* [Records supplied]
((
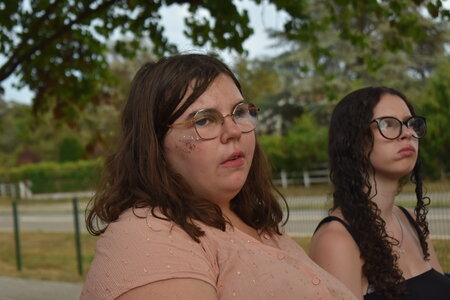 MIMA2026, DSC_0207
))
((
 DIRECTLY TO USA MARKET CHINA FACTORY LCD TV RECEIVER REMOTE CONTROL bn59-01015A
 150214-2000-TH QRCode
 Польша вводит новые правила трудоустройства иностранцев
))
* [Task brief]
Look above for the line holding "150214-2000-TH QRCode" and the line holding "Польша вводит новые", then output exactly those two lines and every line between them, nothing more.

* [Expected answer]
 150214-2000-TH QRCode
 Польша вводит новые правила трудоустройства иностранцев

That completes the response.